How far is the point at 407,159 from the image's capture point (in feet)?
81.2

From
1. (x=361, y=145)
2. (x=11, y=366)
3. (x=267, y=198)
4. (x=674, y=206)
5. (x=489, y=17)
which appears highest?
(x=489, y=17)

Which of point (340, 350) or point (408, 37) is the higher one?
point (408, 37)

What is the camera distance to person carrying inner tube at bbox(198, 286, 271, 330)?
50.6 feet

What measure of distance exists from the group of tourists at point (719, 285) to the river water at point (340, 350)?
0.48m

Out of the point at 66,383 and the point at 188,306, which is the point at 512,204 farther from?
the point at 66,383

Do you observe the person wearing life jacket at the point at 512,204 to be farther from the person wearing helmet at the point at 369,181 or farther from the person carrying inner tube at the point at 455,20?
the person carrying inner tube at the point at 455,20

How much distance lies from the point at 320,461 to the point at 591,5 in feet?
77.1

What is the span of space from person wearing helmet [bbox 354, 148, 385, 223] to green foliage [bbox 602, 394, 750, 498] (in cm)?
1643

____________________

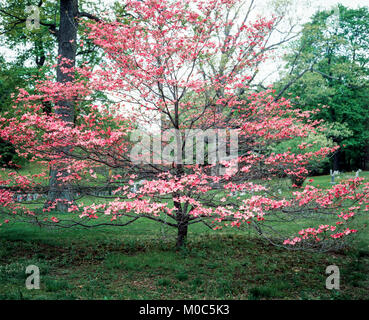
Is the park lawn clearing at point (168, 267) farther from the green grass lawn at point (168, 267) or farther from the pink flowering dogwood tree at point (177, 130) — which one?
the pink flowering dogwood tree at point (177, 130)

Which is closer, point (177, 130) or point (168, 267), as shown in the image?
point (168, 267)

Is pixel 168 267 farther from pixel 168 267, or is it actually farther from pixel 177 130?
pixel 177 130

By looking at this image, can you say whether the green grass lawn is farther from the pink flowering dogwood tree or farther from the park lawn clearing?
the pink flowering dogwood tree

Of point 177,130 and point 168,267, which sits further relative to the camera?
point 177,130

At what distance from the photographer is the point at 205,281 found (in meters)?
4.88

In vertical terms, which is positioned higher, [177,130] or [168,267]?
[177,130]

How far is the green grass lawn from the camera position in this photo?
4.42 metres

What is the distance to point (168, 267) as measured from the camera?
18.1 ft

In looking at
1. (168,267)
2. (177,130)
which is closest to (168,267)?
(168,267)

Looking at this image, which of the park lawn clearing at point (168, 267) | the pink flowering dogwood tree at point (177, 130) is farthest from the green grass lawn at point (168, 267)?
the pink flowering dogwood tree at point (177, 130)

____________________

Problem: Extract each line of the material above that contains the word "distance".

Task result:
What is the camera distance to person carrying inner tube at bbox(198, 286, 271, 330)?
What measure of distance exists from the group of tourists at point (719, 285) to the river water at point (340, 350)?
How much distance lies from the point at 320,461 to the point at 591,5 in feet?
At what distance from the photographer is the point at 205,281 found (in meters)?
What is the distance to point (168, 267) as measured from the camera?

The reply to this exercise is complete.